Cinema’s power often lies in a very direct form of emotiveness, with the immediacy of the image being the perfect foil for a good story. But the simplicity with which this directness operates requires a fine balance. It’s all too easy to mishandle the power at one’s disposal, to bludgeon an audience’s goodwill into pained submission under a hail of grandstanding sentiment. This is especially true in the ‘Life Story’ genre. Documentaries and acted biopics which bear this scary moniker often come generously ladled with words and phrases like ‘inspiring’ and ‘heart-warming’ as directors amp up every aspect of tragedy and triumph in human life, screaming ‘FEEL!’ at the audience as though we were already cold in our seats, vacant and resigned at this still-early stage in the emotional evolution of the human beast. In most cases, ‘vomit-inducing’ would be more of an accurate description of these films.
Great credit, then, to Jesse Vile, director of Jason Becker: Not Dead Yet who has made a film which impacts in a meaningful way whilst keeping any potential melodrama or sensationalism firmly outside of the frame. Jason Becker isn’t manipulative, it isn’t preachy, and most importantly it isn’t patronising. Jason Becker isn’t dead yet, and he doesn’t want your sympathy.
In 1989, small-town teenager Becker, a ridiculously talented guitarist, was about to make the step up from barely-known prodigy to big time player. David Lee Roth, whose band had launched the careers of first Eddie Van Halen and then Steve Vai – the established Best Guitarists in the World in the ‘shredder’ mould – had heard Becker playing and wanted him to feature on a new album and a tour. This was literally ‘it’ – and nothing more than a culmination of years of obsessive practice combined with a natural talent in a nurturing family environment, although these are the kind of dreams we hardly dare hope for even in our wildest moments. The album was recorded and the band were hitting the studio in preparation for the next stage. Around this time what had begun as a twinge in Jason’s leg was causing him serious discomfort. On the advice of his parents he went to the doctor, who diagnosed him with ALS – a wasting disease – an extremely rare condition for someone of his age, and totally incurable.

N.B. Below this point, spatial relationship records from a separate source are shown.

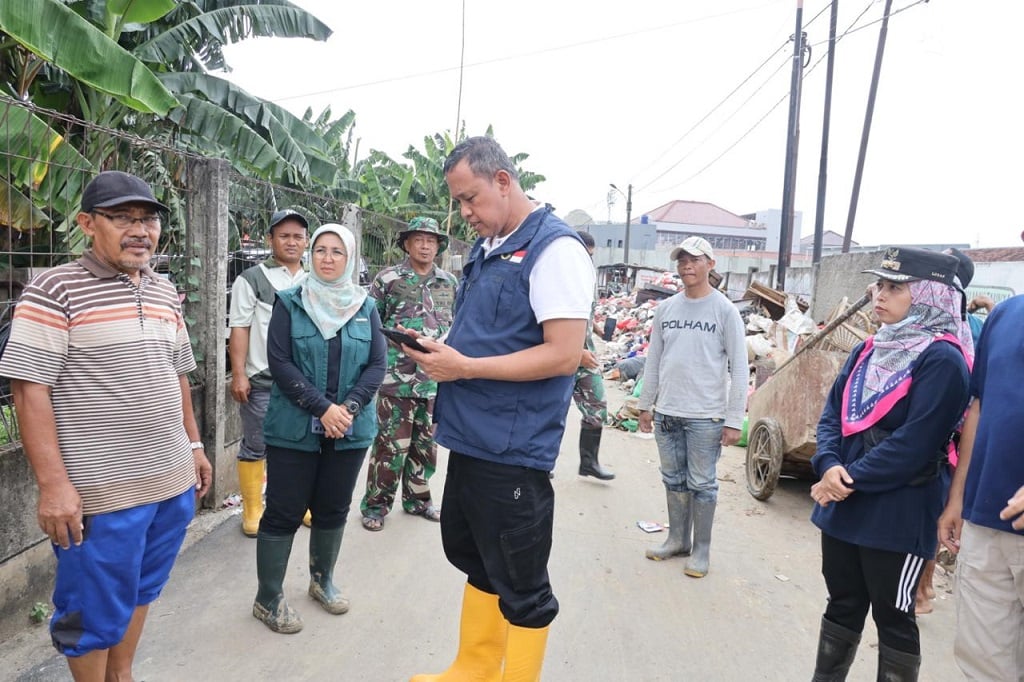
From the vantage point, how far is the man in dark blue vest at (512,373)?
6.83 ft

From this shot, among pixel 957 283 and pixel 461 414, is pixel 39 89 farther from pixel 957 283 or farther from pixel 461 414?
pixel 957 283

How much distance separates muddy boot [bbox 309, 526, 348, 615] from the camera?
326 centimetres

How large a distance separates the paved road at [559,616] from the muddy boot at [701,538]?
0.28ft

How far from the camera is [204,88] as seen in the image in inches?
359

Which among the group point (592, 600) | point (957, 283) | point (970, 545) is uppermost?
point (957, 283)

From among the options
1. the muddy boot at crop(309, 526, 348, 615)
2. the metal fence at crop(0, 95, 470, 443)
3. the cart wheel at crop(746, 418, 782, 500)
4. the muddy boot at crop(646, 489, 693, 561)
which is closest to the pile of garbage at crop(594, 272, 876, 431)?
the cart wheel at crop(746, 418, 782, 500)

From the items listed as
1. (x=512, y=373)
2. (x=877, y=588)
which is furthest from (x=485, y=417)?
(x=877, y=588)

As a reviewer you try to be as neutral as possible during screenings, but sometimes you get caught up, and from there it’s almost impossible to imagine blankly critiquing things like form and narrative. In this sense the film must, therefore, be a success – removing this reviewer from the relative ease and safety of his objectiveness. So far as this is a piece of cinema, it has some cute directorial touches, but Vile is both wise and modest enough to keep his presence to a minimum. If there’s a message, it’s one that comes naturally from the material, not from some superficial slants, artificial crescendos of emotion or sensationalism. Becker’s story changed, it deviated from what might have been expected – and many times – but it’s clear from the film that all changes are navigable with good people behind you.

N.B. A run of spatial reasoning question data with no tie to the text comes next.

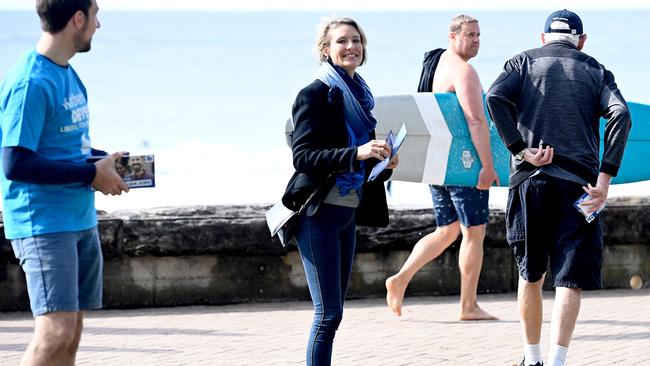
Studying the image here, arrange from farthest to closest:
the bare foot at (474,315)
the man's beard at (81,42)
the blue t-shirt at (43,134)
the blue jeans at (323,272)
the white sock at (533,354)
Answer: the bare foot at (474,315)
the white sock at (533,354)
the blue jeans at (323,272)
the man's beard at (81,42)
the blue t-shirt at (43,134)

Having made a point of the film’s emotional neutrality, I haven’t tried so hard not to cry in a film since watching Bambi as a child, unsure as I was at the time whether it was allowed in the cinema or not. As with then, the effort gave me a massive headache. But it wasn’t that what I was watching made me sad. The film’s emotional impact sits in that quiet hinterland between sadness and joy – the one where you’re experiencing the sense of being. It’s neither a happy experience nor an unhappy one, but it’s more than both – an experience of fullness and potential. A man who created his opus while paralysed? A great achievement – but here’s the thing – it’s also not. It’s entirely normal when viewed in the context of Becker’s life. What this film highlights –the incredible thing – is that all of life is within anyone’s grasp if they just have the confidence to take it in hand – to commit to it. Life can’t be this simple, so we think. And truly, you don’t know what myriad complexities have been simplified, what disparate threads have been unified for the purposes of effective cinema. But what this film suggests is that there aren’t any, and if there are they’re unimportant. While it’s common practice now to view life ‘realistically’ as a series of inherently meaningless events swinging, by our selfish imposition of our worth upon them, between the twin states of ‘positive’ and ‘negative’, one can also approach it from a far simpler outlook: we’re alive right now, and that’s what really matters. Is there not incredible hope in that?
Please don’t be put off if you think this is just going to be a film about a metal guitarist. This is a universal film, an important film, meriting a wider audience than it will probably receive. In his steadfast refusal to patronise his subject, Vile has made the film his subject richly deserves.
Jason Becker: Not Dead Yet is in cinemas from Friday, and released by Dogwoof. It’s released on DVD on December 3.